I am dead to the world’s tumult,
And I rest in a quiet realm!
I live alone in my heaven,
In my love and in my song!
These are the final lines of “Ich bin der Welt abhanden gekommen” (“I Am Lost to the World”), a poem by Friedrich Rückert (1788-1866) which Gustav Mahler set as the fourth song of his Rückert Lieder in the summer of 1901. Mahler was personally drawn to the poem, which speaks of the solitary world of the artist- a mysterious, transcendent place which redefines the true nature of fantasy and reality.
As with Mahler’s other songs, in “Ich bin der Welt abhanden gekommen” the human voice enters into a sublime dialogue with the voices of the orchestra. The song opens with the plaintive, pastoral sounds of the English horn. The opening bars seem to develop out of silence, as if gradually awakening and coming into focus…two tentative notes, then three, and finally a full, expansive phrase. In this passage, the lower strings engage in a canonic conversation with the vocal line. Later, we hear the lonely, wandering, nocturnal strands of the solo horn and the shimmering solo violin, voices which emerge throughout Mahler’s symphonies.

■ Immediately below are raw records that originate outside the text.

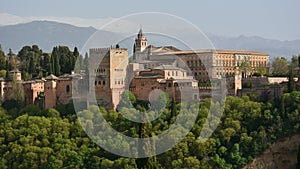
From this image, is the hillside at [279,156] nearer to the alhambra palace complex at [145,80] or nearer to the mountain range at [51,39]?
the alhambra palace complex at [145,80]

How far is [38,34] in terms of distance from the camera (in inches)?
3775

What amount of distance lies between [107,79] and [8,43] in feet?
215

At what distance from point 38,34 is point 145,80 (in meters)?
71.0

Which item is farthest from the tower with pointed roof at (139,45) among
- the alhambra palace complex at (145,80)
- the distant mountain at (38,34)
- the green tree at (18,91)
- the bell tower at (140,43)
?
the distant mountain at (38,34)

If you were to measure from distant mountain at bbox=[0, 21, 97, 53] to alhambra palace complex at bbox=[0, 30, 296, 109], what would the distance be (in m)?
39.9

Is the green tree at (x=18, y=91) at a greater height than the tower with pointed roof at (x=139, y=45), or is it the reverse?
the tower with pointed roof at (x=139, y=45)

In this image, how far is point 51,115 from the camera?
27.0 m

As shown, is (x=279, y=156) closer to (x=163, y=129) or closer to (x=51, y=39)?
(x=163, y=129)

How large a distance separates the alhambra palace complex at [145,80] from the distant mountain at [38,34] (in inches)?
1571

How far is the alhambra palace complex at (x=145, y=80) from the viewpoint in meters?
26.5

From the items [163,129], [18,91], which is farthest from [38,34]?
[163,129]

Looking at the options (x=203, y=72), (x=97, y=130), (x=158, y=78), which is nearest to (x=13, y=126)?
(x=97, y=130)

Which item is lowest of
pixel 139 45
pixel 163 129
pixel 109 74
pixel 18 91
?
pixel 163 129

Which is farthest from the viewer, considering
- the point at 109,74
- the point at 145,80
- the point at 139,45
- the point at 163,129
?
the point at 139,45
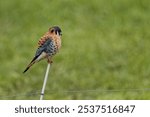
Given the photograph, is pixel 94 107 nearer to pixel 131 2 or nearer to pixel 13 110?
pixel 13 110

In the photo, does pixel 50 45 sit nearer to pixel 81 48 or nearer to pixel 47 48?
pixel 47 48

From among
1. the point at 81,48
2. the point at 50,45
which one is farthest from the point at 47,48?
the point at 81,48

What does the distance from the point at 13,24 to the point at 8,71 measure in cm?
183

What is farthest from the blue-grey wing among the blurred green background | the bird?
the blurred green background

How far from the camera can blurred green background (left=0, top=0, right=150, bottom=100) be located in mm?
8250

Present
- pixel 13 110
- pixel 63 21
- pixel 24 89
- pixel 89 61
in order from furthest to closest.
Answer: pixel 63 21, pixel 89 61, pixel 24 89, pixel 13 110

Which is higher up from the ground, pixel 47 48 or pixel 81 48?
pixel 81 48

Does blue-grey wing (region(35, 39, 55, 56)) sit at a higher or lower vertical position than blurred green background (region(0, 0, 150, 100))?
lower

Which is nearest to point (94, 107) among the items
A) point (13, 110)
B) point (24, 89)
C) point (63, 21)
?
point (13, 110)

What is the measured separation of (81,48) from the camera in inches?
367

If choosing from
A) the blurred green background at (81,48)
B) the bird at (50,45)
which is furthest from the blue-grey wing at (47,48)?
the blurred green background at (81,48)

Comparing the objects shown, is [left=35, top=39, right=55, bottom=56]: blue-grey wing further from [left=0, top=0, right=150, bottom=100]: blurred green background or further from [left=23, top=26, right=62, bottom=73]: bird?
[left=0, top=0, right=150, bottom=100]: blurred green background

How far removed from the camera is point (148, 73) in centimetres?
848

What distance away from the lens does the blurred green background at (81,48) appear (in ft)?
27.1
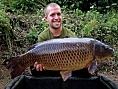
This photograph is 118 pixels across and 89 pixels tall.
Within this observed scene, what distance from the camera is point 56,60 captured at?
2549mm

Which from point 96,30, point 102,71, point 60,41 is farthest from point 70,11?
point 60,41

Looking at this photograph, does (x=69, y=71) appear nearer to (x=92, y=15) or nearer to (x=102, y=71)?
(x=102, y=71)

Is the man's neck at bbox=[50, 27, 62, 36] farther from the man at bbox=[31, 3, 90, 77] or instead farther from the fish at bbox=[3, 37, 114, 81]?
the fish at bbox=[3, 37, 114, 81]

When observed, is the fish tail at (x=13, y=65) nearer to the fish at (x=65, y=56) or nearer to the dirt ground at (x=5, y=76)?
the fish at (x=65, y=56)

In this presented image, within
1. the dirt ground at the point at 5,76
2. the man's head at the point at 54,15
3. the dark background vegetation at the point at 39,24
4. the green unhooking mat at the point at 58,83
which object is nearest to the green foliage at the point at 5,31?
the dark background vegetation at the point at 39,24

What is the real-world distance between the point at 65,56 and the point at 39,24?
2.92 m

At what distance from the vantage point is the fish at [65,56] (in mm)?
2525

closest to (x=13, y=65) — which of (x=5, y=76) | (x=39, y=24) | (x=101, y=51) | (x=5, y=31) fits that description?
(x=101, y=51)

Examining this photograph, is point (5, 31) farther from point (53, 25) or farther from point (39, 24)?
point (53, 25)

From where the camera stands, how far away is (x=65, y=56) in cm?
255

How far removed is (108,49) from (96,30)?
2.74 meters

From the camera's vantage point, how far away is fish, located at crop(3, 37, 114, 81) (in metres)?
2.53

Here is Dame Janet Baker’s legendary 1967 recording with Sir John Barbirolli and the New Philharmonia Orchestra:
You may have noticed some interesting similarities between “Ich bin der Welt abhanden gekommen” and the famous, celestial Adagietto fourth movement of Mahler’s Fifth Symphony. (For example, compare this passage, which comes in the opening and closing bars of the song, with the climax of the Adagietto). The Fifth Symphony was written during the same period of time in the summers of 1901 and 1902 at Mahler’s secluded composing hut (pictured above) at Maiernigg on the shores of the Wörthersee in southern Austria. In this case, the song seems to have provided a seed for the symphony.
Poised somewhere between tension and repose, “Ich bin der Welt abhanden gekommen” is filled with moments which melt away into dreamy harmonic ambiguity. In this excerpt from the fourth lecture of his 1972 series, The Unanswered Question, Leonard Bernstein outlines something similar in the Adagietto.
In Wednesday’s post, we’ll explore Mahler’s Fifth Symphony in its entirety. For now, here is the Adagietto performed by Herbert von Karajan and the Berlin Philharmonic:
https://youtu.be/mnkVUqvjIxQ
I read your informative notes on Mahler’s #5, and wonder if you were aware of the new recording of Otto Ringer’s transcription of this work for Piano four-hands. the Trenkner and Speidel duo have just released it on MDG Gold, and it is quite impressive. As a Mahler zealot, I’ve collected examples of practically everything Mahler ever composed (specifically, current recordings, not necessarily multiples). I’m still hoping that someone will release piano versions of #4 and #9 to complete the set.
Thank you for bringing this to our attention, Manuel. This is interesting, because as far as I know this is the first symphony for which Mahler did not make a piano score.